Healthcare program managers are the orchestra conductors of business: leading often sizable yet finite resources through several complex and changing passages to achieve a set goal. Both roles also make a greater difference to the final results than many people might think.
A few years ago, researchers studied whether orchestra conductors really mattered. The verdict? Emphatically so. In fact, the study found the more a conductor’s influence, the better the music.
Similarly, quality program managers make a positive difference. Organizations with great program managers have far higher project success rates (92 percent on average), more successful business outcomes and waste less money due to poor project performance than organizations with substandard program management, according to the Project Management Institute.
How can organizations more consistently enjoy the benefits of superior program management?
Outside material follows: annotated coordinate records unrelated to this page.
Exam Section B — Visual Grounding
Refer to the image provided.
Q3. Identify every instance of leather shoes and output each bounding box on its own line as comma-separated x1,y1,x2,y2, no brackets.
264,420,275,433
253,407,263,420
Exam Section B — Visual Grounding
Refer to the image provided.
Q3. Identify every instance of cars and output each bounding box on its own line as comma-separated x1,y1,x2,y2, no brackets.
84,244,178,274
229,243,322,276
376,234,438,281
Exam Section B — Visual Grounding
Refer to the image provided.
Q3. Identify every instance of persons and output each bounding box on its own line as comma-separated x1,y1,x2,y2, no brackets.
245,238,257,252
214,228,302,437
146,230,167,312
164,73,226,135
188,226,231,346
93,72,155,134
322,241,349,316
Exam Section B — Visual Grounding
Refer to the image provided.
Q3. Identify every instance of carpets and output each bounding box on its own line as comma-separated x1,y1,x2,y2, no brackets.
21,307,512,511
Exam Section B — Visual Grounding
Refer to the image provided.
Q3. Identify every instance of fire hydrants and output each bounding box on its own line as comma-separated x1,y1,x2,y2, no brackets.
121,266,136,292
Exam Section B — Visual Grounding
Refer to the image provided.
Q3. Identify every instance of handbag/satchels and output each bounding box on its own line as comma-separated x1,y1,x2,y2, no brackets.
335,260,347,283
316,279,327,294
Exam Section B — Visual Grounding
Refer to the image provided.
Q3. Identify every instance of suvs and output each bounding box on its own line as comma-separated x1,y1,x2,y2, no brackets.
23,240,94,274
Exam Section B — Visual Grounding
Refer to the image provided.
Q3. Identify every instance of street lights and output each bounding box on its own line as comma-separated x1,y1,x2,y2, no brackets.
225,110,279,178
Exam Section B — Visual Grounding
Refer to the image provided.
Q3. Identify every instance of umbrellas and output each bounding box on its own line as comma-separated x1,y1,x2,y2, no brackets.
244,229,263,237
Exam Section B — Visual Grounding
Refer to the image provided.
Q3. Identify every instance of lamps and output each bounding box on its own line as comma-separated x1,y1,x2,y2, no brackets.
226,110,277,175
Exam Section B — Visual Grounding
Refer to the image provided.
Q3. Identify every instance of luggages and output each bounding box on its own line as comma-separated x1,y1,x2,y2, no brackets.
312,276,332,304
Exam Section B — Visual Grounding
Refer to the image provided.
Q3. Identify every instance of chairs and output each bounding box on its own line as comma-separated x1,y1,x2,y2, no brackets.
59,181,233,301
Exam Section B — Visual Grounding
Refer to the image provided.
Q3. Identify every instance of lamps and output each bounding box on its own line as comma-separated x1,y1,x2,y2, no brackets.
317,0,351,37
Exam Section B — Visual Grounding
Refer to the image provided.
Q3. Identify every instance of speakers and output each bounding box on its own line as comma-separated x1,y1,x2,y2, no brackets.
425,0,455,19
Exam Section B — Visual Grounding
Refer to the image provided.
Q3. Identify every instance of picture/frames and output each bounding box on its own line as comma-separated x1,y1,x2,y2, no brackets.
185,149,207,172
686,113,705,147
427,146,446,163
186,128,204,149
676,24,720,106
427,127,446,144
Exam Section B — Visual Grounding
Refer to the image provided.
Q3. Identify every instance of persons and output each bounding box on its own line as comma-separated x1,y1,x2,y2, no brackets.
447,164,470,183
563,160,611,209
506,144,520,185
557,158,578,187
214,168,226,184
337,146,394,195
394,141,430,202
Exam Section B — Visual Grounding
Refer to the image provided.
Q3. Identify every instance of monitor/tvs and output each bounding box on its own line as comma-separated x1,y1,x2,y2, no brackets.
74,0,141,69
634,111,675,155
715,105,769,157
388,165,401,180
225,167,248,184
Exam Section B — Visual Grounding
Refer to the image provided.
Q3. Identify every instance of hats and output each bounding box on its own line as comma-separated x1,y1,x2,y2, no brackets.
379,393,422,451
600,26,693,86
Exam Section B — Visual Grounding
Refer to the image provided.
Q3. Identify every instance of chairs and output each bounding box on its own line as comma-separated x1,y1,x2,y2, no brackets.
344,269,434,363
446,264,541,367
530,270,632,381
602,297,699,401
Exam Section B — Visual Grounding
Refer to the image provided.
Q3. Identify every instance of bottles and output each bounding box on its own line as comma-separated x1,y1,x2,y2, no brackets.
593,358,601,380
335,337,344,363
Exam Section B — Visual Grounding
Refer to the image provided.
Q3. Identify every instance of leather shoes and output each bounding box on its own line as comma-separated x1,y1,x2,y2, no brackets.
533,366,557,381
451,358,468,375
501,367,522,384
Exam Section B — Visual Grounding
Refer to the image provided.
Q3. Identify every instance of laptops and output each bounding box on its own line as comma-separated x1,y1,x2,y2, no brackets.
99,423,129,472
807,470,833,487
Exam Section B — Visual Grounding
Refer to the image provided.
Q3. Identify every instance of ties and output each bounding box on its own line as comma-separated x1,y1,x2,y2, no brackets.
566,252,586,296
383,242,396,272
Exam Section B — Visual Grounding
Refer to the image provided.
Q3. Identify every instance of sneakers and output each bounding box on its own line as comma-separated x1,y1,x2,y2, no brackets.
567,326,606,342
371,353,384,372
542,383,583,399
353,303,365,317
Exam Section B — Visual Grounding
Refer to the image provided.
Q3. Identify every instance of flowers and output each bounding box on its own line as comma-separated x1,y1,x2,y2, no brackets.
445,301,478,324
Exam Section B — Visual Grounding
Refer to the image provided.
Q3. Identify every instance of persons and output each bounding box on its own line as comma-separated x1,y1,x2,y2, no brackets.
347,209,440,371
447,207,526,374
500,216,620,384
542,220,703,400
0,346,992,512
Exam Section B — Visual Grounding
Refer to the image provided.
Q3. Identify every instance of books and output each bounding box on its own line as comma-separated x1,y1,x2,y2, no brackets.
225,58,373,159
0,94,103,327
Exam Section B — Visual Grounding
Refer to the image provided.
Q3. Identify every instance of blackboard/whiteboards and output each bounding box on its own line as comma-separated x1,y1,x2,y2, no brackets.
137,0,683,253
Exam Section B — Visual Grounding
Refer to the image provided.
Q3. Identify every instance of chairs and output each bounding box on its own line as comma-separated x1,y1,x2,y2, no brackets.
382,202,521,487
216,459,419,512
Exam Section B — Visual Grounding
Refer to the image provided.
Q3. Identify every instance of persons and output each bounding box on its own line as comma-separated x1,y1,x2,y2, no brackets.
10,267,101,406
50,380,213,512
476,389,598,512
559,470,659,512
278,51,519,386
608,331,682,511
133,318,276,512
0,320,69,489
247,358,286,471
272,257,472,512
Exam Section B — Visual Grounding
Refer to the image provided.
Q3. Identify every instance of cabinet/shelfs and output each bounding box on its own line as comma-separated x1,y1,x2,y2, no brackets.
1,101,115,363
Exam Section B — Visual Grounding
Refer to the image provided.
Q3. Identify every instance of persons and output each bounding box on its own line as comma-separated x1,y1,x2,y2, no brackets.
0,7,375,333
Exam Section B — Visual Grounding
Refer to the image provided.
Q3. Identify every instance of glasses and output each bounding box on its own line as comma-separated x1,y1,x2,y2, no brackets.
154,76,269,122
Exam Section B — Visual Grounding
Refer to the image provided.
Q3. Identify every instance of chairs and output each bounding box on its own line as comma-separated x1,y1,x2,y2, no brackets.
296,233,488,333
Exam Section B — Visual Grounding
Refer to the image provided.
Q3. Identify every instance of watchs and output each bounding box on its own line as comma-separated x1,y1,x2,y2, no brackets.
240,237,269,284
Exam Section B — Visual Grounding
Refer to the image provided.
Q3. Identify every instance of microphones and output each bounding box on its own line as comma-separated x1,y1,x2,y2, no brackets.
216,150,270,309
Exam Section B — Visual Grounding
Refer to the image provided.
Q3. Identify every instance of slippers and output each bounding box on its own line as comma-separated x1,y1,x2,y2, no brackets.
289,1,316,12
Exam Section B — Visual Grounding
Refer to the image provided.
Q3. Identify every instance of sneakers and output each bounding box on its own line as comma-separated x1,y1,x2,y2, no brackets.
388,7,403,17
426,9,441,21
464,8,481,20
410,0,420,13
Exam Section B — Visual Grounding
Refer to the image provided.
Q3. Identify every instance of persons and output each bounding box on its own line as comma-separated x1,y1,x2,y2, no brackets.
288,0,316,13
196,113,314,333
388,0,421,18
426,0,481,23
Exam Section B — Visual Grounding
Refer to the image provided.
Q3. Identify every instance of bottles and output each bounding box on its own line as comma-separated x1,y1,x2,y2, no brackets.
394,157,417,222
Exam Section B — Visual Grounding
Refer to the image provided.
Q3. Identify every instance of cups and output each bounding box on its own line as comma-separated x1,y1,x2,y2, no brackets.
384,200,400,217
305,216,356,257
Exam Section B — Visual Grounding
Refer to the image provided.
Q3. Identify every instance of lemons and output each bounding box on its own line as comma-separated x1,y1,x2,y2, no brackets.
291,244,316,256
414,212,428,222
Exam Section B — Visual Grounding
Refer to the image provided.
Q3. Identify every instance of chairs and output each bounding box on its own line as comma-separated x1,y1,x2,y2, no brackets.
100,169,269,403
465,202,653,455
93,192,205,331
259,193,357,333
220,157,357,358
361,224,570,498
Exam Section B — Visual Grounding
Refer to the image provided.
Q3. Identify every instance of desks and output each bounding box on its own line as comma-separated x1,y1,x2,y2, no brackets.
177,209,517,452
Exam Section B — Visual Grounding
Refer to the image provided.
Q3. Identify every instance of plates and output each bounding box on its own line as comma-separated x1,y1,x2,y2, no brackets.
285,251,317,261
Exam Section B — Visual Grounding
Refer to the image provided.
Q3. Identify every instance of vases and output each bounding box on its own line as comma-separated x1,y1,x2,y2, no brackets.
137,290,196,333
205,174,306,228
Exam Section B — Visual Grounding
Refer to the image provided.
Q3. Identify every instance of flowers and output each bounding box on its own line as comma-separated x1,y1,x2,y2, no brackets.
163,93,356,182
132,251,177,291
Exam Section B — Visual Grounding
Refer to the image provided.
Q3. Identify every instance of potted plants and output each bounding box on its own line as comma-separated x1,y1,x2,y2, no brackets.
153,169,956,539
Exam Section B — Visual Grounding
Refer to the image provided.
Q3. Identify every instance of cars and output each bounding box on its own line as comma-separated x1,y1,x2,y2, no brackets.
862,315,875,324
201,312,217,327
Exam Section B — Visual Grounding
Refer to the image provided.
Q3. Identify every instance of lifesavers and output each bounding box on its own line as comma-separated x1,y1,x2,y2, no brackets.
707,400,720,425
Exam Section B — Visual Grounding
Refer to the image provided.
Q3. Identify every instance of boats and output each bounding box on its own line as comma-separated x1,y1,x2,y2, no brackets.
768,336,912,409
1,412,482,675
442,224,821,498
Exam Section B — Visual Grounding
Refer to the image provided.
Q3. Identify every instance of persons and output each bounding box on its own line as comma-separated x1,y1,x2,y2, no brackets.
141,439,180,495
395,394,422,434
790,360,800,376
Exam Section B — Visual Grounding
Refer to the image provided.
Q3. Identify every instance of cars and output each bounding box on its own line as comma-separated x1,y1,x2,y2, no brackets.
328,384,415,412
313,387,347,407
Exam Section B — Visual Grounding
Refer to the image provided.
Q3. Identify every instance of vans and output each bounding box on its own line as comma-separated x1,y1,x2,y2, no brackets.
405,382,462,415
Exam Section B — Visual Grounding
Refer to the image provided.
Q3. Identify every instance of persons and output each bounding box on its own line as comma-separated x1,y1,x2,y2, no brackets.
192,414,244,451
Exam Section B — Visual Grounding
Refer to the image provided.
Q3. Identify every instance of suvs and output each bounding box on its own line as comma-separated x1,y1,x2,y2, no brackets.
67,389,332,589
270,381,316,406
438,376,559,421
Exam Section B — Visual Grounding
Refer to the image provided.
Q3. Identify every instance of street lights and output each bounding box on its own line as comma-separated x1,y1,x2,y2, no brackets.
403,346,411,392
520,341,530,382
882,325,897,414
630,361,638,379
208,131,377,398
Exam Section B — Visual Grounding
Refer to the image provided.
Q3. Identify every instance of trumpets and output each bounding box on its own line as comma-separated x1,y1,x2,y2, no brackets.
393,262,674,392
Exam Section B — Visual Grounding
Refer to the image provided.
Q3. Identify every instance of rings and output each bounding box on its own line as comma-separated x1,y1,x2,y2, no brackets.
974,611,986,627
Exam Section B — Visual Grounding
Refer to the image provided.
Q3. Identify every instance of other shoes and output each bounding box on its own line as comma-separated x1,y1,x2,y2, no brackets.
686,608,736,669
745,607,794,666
Start by avoiding these five leading program management pitfalls and instead embracing best practices.
- Pitfall: Recent leadership changes – Successful programs need leadership champions to not only make the business case and define the desired outcome for a program, but also visibly and emphatically support the program team’s efforts, especially during times of uncertainty. Leadership changes can potentially imperil a program if the new leaders have other priorities or are uninformed about or unaligned with the desired outcome. Best practice: Strong leadership support and involvement – Since a major program will typically entail change of some kind, remember the single greatest success factor in change management is strong leadership support and involvement. A frequent commonality in failed change efforts is leaders who abdicate their personal responsibility for change leadership. Instead, leaders should articulate a strong and steady vision for the program’s outcome, delineate a path for execution and resist requests to tweak plans due to small missteps.
- Pitfall: Overlapping roles and responsibilities – Program management, by definition oversight of multiple related projects, is fraught with potential for “too many cooks in the kitchen.” This can occur when roles and responsibilities for leaders and team members are not clearly documented and communicated, at the expense of the program. Leaders, innocently or not, will try to fill in gaps and step on others’ toes, resulting in a confused, ill-run program. Best practice: Clear roles and responsibilities – Equipped with a well-defined program structure, governance model and leadership structure, an organization should be able to readily determine the correct amount of dedicated resources needed to fulfill the program. To maximize resource productivity and minimize waste, clearly define and communicate to internal leaders, consultants and other vendors all roles and responsibilities for the program.
- Pitfall: Multiple program scope revisions – Anyone who has driven in stop-and-go traffic can attest to the frustration of the experience. It’s time-consuming, wasteful of resources and harmful to both the health of your vehicle and you. Similarly, stop-and-go re-scoping of a program as work progresses can mean added time, wasted resources, potential rework and frustrated team members.Best practice: Clear program scope– Having strong, positive leadership will almost invariably result in a clear program scope, objectives and outcomes. Yet leadership alone should not solely dictate this path. To ensure engagement from program stakeholders, capture their input up-front, weave it into your objectives and priorities, and keep them appraised on progress. Engage stakeholders as issues arise and decisions need to be made to ensure scope alignment.
- Pitfall: Weak financial oversight – A quality program’s metrics should regularly include a financial management component comparing the program’s budgeted time and money versus time and money actually spent. Similarly, pay attention to unforeseen delivery costs. If a program lacks a financial management process and monitoring metric, or if this information is poorly managed, trouble will ensue. Best practice: Sound financial oversight and management – Given the scope, scale and cost of most large-scale programs, keen financial oversight and management is a must. Besides having fundamental standards for the budget process, estimates and financial controls, proactively maintain sound finances. This includes developing relevant key performance indicators and keeping all parties informed and accountable. It also means having the flexibility to account for financial surprises, within parameters, and re-visiting and re-forecasting the budget, as needed.
- Pitfall: Competing priorities – Rare is the organization with few competing internal priorities. For most, the reality is an ongoing risk of program dilution in which resources are pulled away for other initiatives. The problem is that the negative effect of these competing priorities is cumulative. Days or even hours of team members diverted elsewhere can add up. Best practice: Alignment on program priorities – Program leadership should convey the program’s purpose – what it is meant to achieve, solve or resolve. Weaker leaders often solely focus on the “what” of programs; stronger leaders detail both the “what” and “why” and connect it to the organization’s values, creating stronger program buy-in. In addition, make pertinent internal and external audiences, including vendors, partners and potentially even customers or clients, aware of the program’s objective, execution steps and planned outcomes.
While program managers and orchestra conductors both strive for seamless, high-quality performances, in practice only conductors will likely receive a rousing round of applause for the overall efforts exerted. No matter. The greatest reward of premier program management comes in maximizing the program benefits realized by the sponsoring organization.